--- Data shown ---

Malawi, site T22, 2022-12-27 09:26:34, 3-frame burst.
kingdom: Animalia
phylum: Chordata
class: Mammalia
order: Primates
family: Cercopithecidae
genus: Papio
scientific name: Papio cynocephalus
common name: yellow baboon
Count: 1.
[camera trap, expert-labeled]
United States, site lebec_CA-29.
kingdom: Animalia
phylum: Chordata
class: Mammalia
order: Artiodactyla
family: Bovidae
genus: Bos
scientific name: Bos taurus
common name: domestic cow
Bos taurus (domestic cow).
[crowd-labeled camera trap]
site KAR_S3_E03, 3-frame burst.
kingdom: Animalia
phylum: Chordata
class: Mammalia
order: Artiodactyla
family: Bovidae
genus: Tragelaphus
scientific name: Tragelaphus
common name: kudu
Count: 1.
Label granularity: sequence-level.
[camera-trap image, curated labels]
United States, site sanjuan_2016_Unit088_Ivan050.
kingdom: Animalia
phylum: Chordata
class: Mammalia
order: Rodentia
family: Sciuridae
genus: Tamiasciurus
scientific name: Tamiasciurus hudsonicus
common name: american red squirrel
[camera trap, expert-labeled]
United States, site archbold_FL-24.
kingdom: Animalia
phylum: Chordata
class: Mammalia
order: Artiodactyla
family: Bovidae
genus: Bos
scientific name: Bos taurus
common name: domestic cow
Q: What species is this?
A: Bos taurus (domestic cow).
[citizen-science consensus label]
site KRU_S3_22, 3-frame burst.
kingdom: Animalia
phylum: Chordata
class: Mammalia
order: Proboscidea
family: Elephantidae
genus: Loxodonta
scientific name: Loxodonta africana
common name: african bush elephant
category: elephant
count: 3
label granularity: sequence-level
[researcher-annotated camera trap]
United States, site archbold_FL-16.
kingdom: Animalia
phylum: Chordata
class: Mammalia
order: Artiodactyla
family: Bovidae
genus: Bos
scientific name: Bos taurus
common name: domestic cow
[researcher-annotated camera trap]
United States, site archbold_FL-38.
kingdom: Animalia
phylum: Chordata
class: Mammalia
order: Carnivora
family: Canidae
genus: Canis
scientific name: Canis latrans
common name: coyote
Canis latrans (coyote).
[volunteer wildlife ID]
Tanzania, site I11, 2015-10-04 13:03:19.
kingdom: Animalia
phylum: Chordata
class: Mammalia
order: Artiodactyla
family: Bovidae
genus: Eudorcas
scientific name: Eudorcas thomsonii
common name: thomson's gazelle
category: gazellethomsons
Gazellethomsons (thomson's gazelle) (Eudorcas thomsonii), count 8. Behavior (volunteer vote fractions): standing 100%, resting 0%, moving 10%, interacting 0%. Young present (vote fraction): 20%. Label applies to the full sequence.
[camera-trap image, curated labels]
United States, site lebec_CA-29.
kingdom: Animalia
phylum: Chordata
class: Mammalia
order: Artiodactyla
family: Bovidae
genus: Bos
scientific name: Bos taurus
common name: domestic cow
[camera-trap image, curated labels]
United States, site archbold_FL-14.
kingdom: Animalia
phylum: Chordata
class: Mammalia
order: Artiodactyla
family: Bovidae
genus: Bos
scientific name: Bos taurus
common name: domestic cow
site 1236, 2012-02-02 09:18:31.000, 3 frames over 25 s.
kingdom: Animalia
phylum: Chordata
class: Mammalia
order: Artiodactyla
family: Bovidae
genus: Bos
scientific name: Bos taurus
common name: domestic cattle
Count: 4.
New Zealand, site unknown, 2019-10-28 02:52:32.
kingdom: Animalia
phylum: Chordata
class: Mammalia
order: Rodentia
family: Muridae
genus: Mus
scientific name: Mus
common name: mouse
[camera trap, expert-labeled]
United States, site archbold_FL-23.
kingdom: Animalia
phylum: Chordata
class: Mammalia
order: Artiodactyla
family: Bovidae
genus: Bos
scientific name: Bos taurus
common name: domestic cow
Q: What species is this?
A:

---

**Exercise prompt**
Write all of the records out exactly, including every line.

**Solution for this exercise**
Malawi, site T22, 2022-12-27 09:26:34, 3-frame burst.
kingdom: Animalia
phylum: Chordata
class: Mammalia
order: Primates
family: Cercopithecidae
genus: Papio
scientific name: Papio cynocephalus
common name: yellow baboon
Count: 1.
[camera trap, expert-labeled]
United States, site lebec_CA-29.
kingdom: Animalia
phylum: Chordata
class: Mammalia
order: Artiodactyla
family: Bovidae
genus: Bos
scientific name: Bos taurus
common name: domestic cow
Bos taurus (domestic cow).
[crowd-labeled camera trap]
site KAR_S3_E03, 3-frame burst.
kingdom: Animalia
phylum: Chordata
class: Mammalia
order: Artiodactyla
family: Bovidae
genus: Tragelaphus
scientific name: Tragelaphus
common name: kudu
Count: 1.
Label granularity: sequence-level.
[camera-trap image, curated labels]
United States, site sanjuan_2016_Unit088_Ivan050.
kingdom: Animalia
phylum: Chordata
class: Mammalia
order: Rodentia
family: Sciuridae
genus: Tamiasciurus
scientific name: Tamiasciurus hudsonicus
common name: american red squirrel
[camera trap, expert-labeled]
United States, site archbold_FL-24.
kingdom: Animalia
phylum: Chordata
class: Mammalia
order: Artiodactyla
family: Bovidae
genus: Bos
scientific name: Bos taurus
common name: domestic cow
Q: What species is this?
A: Bos taurus (domestic cow).
[citizen-science consensus label]
site KRU_S3_22, 3-frame burst.
kingdom: Animalia
phylum: Chordata
class: Mammalia
order: Proboscidea
family: Elephantidae
genus: Loxodonta
scientific name: Loxodonta africana
common name: african bush elephant
category: elephant
count: 3
label granularity: sequence-level
[researcher-annotated camera trap]
United States, site archbold_FL-16.
kingdom: Animalia
phylum: Chordata
class: Mammalia
order: Artiodactyla
family: Bovidae
genus: Bos
scientific name: Bos taurus
common name: domestic cow
[researcher-annotated camera trap]
United States, site archbold_FL-38.
kingdom: Animalia
phylum: Chordata
class: Mammalia
order: Carnivora
family: Canidae
genus: Canis
scientific name: Canis latrans
common name: coyote
Canis latrans (coyote).
[volunteer wildlife ID]
Tanzania, site I11, 2015-10-04 13:03:19.
kingdom: Animalia
phylum: Chordata
class: Mammalia
order: Artiodactyla
family: Bovidae
genus: Eudorcas
scientific name: Eudorcas thomsonii
common name: thomson's gazelle
category: gazellethomsons
Gazellethomsons (thomson's gazelle) (Eudorcas thomsonii), count 8. Behavior (volunteer vote fractions): standing 100%, resting 0%, moving 10%, interacting 0%. Young present (vote fraction): 20%. Label applies to the full sequence.
[camera-trap image, curated labels]
United States, site lebec_CA-29.
kingdom: Animalia
phylum: Chordata
class: Mammalia
order: Artiodactyla
family: Bovidae
genus: Bos
scientific name: Bos taurus
common name: domestic cow
[camera-trap image, curated labels]
United States, site archbold_FL-14.
kingdom: Animalia
phylum: Chordata
class: Mammalia
order: Artiodactyla
family: Bovidae
genus: Bos
scientific name: Bos taurus
common name: domestic cow
site 1236, 2012-02-02 09:18:31.000, 3 frames over 25 s.
kingdom: Animalia
phylum: Chordata
class: Mammalia
order: Artiodactyla
family: Bovidae
genus: Bos
scientific name: Bos taurus
common name: domestic cattle
Count: 4.
New Zealand, site unknown, 2019-10-28 02:52:32.
kingdom: Animalia
phylum: Chordata
class: Mammalia
order: Rodentia
family: Muridae
genus: Mus
scientific name: Mus
common name: mouse
[camera trap, expert-labeled]
United States, site archbold_FL-23.
kingdom: Animalia
phylum: Chordata
class: Mammalia
order: Artiodactyla
family: Bovidae
genus: Bos
scientific name: Bos taurus
common name: domestic cow
Q: What species is this?
A:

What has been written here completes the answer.